Reproduce all of the material below word for word, from its first line through its last.

══ Input material ══

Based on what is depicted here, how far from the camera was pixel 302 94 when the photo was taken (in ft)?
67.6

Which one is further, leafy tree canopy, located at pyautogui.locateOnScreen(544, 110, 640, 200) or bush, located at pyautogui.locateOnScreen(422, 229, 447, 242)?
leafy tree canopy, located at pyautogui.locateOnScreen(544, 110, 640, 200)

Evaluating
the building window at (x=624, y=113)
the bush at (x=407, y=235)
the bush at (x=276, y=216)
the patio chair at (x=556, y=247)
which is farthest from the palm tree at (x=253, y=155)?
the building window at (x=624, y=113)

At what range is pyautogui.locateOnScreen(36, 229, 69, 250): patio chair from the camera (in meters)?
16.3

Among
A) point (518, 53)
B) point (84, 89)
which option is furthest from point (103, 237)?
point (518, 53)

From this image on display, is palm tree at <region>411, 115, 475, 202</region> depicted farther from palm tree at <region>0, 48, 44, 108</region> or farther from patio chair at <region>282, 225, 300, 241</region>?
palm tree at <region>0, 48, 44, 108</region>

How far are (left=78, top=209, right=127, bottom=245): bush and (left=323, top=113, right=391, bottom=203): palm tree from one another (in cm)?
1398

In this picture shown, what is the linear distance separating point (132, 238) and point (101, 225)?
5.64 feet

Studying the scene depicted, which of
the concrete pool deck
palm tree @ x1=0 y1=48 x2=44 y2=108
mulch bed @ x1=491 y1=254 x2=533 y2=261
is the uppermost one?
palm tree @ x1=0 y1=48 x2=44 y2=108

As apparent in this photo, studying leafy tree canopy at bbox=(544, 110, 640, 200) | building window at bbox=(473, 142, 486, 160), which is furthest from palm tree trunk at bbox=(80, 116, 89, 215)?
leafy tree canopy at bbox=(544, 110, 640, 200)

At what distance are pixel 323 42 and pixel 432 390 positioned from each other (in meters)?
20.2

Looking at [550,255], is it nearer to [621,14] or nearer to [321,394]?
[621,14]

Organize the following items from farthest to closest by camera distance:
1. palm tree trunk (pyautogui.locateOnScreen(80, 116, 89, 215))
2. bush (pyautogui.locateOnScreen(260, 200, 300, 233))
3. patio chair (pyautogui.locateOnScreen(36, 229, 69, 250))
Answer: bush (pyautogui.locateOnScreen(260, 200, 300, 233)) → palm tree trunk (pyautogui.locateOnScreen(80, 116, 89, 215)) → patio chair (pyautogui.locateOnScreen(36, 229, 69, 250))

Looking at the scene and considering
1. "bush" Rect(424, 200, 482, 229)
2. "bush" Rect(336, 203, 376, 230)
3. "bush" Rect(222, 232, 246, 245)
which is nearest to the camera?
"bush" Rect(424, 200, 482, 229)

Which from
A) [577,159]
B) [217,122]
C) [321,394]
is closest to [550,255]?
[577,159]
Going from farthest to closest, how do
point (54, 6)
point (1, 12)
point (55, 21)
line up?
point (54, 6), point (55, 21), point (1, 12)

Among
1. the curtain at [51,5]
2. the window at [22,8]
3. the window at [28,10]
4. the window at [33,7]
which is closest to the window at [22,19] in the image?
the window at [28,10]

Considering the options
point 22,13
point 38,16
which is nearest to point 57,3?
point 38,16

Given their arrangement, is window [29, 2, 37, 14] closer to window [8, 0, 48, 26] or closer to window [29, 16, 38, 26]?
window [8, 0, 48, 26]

═══

*Reply to the task:*
Based on what is depicted here, how far from the camera was pixel 302 94 when the photo was taken (in ft)?
67.6

Which one is further, leafy tree canopy, located at pyautogui.locateOnScreen(544, 110, 640, 200) or bush, located at pyautogui.locateOnScreen(422, 229, 447, 242)?
leafy tree canopy, located at pyautogui.locateOnScreen(544, 110, 640, 200)

Evaluating
the building window at (x=624, y=113)
the bush at (x=407, y=235)
the bush at (x=276, y=216)
the patio chair at (x=556, y=247)
which is farthest from the palm tree at (x=253, y=155)?
the building window at (x=624, y=113)

At what range is pyautogui.locateOnScreen(36, 229, 69, 250): patio chair from the camera (in meters)?
16.3

Among
A) point (518, 53)
B) point (84, 89)
which option is furthest from point (103, 237)?
point (518, 53)

From this image on display, is palm tree at <region>411, 115, 475, 202</region> depicted farther from palm tree at <region>0, 48, 44, 108</region> or farther from patio chair at <region>282, 225, 300, 241</region>?
palm tree at <region>0, 48, 44, 108</region>

How far are (left=78, top=209, right=127, bottom=245): bush and (left=323, top=113, right=391, bottom=203): palm tree from one another (in cm)?
1398

In this picture shown, what is the linear distance separating point (132, 238) and point (101, 225)?
5.64 feet

Studying the scene depicted, which of
the concrete pool deck
palm tree @ x1=0 y1=48 x2=44 y2=108
mulch bed @ x1=491 y1=254 x2=533 y2=261
is the uppermost one?
palm tree @ x1=0 y1=48 x2=44 y2=108

As apparent in this photo, studying leafy tree canopy at bbox=(544, 110, 640, 200) | building window at bbox=(473, 142, 486, 160), which is furthest from palm tree trunk at bbox=(80, 116, 89, 215)?
leafy tree canopy at bbox=(544, 110, 640, 200)

At what distance are pixel 323 42 and pixel 432 390 positioned from each other (in meters)?
20.2

Looking at [550,255], is it nearer to [621,14] or nearer to [321,394]?
[621,14]

Organize the following items from farthest to closest by camera distance:
1. palm tree trunk (pyautogui.locateOnScreen(80, 116, 89, 215))
2. bush (pyautogui.locateOnScreen(260, 200, 300, 233))
3. patio chair (pyautogui.locateOnScreen(36, 229, 69, 250))
Answer: bush (pyautogui.locateOnScreen(260, 200, 300, 233)) → palm tree trunk (pyautogui.locateOnScreen(80, 116, 89, 215)) → patio chair (pyautogui.locateOnScreen(36, 229, 69, 250))

Looking at the scene and considering
1. "bush" Rect(424, 200, 482, 229)
2. "bush" Rect(336, 203, 376, 230)
3. "bush" Rect(222, 232, 246, 245)
which is nearest to the camera?
"bush" Rect(424, 200, 482, 229)

Which from
A) [577,159]
B) [217,122]
C) [321,394]
is closest to [550,255]?
[577,159]
Going from farthest to closest, how do
point (54, 6)
point (1, 12)
point (55, 21)
line up?
point (54, 6), point (55, 21), point (1, 12)

Among
1. the curtain at [51,5]
2. the window at [22,8]
3. the window at [28,10]
4. the window at [33,7]
which is closest to the window at [22,19] in the image?
the window at [28,10]

Considering the options
point 22,13
point 38,16
which is nearest to point 57,3?
point 38,16

Given their arrangement, is window [29, 2, 37, 14] closer to window [8, 0, 48, 26] or closer to window [29, 16, 38, 26]?
window [8, 0, 48, 26]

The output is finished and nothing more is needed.